In the summer of 1843, the population of Nauvoo was about fifteen thousand and was growing rapidly. Nauvoo was divided into ten wards, and a bishop was appointed to preside over each. The work of building the temple and the Nauvoo House were proceeding. The prospects for Nauvoo’s becoming the major center of commerce in Illinois looked promising. Indeed, Nauvoo was approaching the height of its elegance and industry. However, the next several months would bring a total reversal of this hopeful trend. The problems for the saints in Nauvoo arose on several fronts:

  1. First, just as had occurred in 1838 in Missouri, there arose resentment over the potential political clout of the saints. The Whig and Democratic parties were so divided in Illinois that the citizens of Nauvoo potentially held the balance of political power in Hancock County and perhaps even in the entire state. As a political aside, it should be noted that when none of the presidential candidates in the election of 1844 seemed sympathetic to the saints’ cause, Joseph allowed his name to be placed on the ballot as a token candidate for President of the United States.

  2. A second cause of persecution resulted from the liberal city charter granted by the Illinois legislature. It guaranteed a good deal of independence for the new city and its rapidly growing military body, the Nauvoo Legion. The Legion excited fear that the Mormons, if they wished, could control by force the remainder of the state. There even arose the fear that Mormonism might engulf broad areas of the nation. This fear was further aggravated by Joseph’s organizing the Council of Fifty in March of 1844. This council was composed of a select group of the Prophet’s most trusted friends, including the Twelve. This semi-secret organization included high church officials, civic leaders, and prominent businessmen who met together to regulate the temporal affairs of the kingdom. This group was decried as an example of the Church’s temporal ambitions which were repugnant to many outside the Church. This was particularly so since it was generally known that Mormon doctrine included the concept that eventually the temporal or political kingdom of God would govern the earth from the center stake of Zion. Some feared that Joseph aspired to take over the earth beginning in 1844!
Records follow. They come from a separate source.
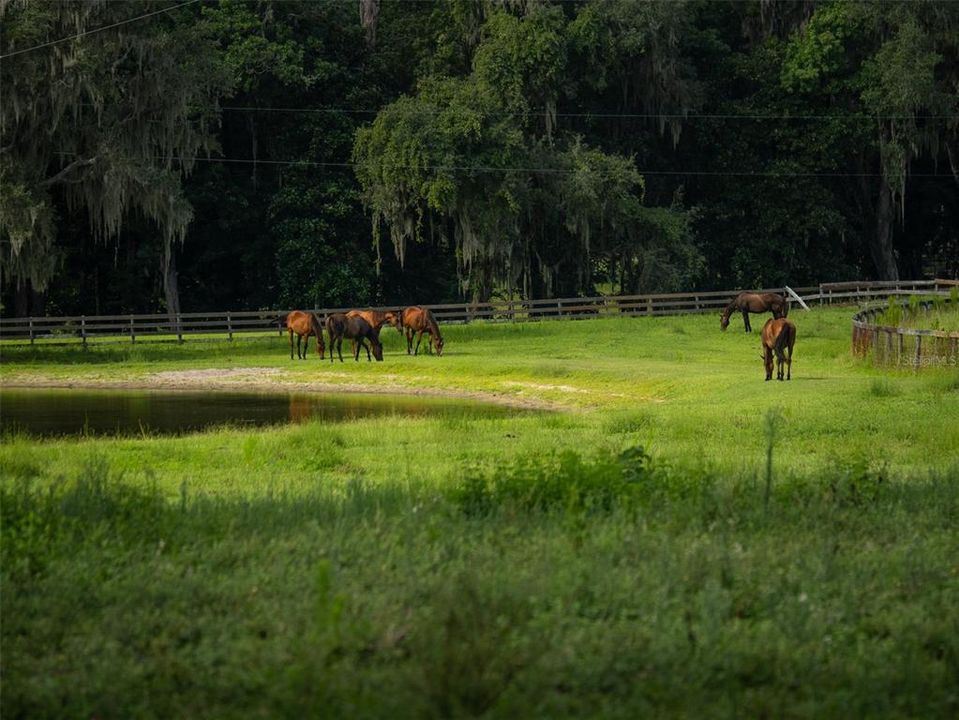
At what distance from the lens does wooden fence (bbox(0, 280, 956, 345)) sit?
4569 centimetres

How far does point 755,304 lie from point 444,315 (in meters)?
11.0

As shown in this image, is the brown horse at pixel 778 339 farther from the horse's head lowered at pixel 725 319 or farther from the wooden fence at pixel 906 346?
the horse's head lowered at pixel 725 319

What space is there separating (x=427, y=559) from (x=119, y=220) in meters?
34.0

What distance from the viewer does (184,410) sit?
29.7 meters

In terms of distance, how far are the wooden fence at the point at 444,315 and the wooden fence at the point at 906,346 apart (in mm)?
18633

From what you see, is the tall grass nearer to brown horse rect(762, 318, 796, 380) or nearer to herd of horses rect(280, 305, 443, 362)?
brown horse rect(762, 318, 796, 380)

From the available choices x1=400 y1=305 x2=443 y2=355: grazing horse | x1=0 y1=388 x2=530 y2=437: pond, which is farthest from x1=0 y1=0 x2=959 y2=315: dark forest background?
x1=0 y1=388 x2=530 y2=437: pond

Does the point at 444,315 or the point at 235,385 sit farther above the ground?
the point at 444,315

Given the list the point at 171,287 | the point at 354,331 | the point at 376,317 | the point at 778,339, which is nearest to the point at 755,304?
the point at 376,317

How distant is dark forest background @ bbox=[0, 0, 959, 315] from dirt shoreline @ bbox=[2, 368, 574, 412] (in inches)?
221

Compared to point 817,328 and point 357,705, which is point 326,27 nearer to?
point 817,328

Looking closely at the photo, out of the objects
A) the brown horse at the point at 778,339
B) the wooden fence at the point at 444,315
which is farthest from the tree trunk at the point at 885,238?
the brown horse at the point at 778,339

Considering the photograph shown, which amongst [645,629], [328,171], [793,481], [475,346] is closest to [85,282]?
[328,171]

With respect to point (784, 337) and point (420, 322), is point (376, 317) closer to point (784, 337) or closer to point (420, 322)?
point (420, 322)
  3. Another contributing factor in the growing feeling against the Church was the fact that a Masonic Lodge was established in Nauvoo, and Joseph and several of the brethren became active in Masonry. This resulted in a rather wide spread prejudice, that existed against the Masons, being transferred to the Mormons. Ironically, the Mormon Masons, because of their rapid growth and the success of their lodge, produced jealousy even among their fellow Masons, and some Masons were further angered by Joseph’s purported use of parts of the Masonic ceremony in the temple ordinances.

  4. An additional element contributing to the saints’ problems in Illinois was the rumor of plural marriage that began to circulate in Nauvoo. By 1843, a controlled form of plural marriage was practiced among a tightly closed circle of high church officials. The revelation on celestial and plural marriage, which was originally received in 1831, was finally recorded in July of 1843 [D&C 132 -Celestial Marriage] and circulated to only a very few of the brethren. The rumors of the practice became a scandal to non-Mormons in the state and was horrifying even to some of the saints in Nauvoo.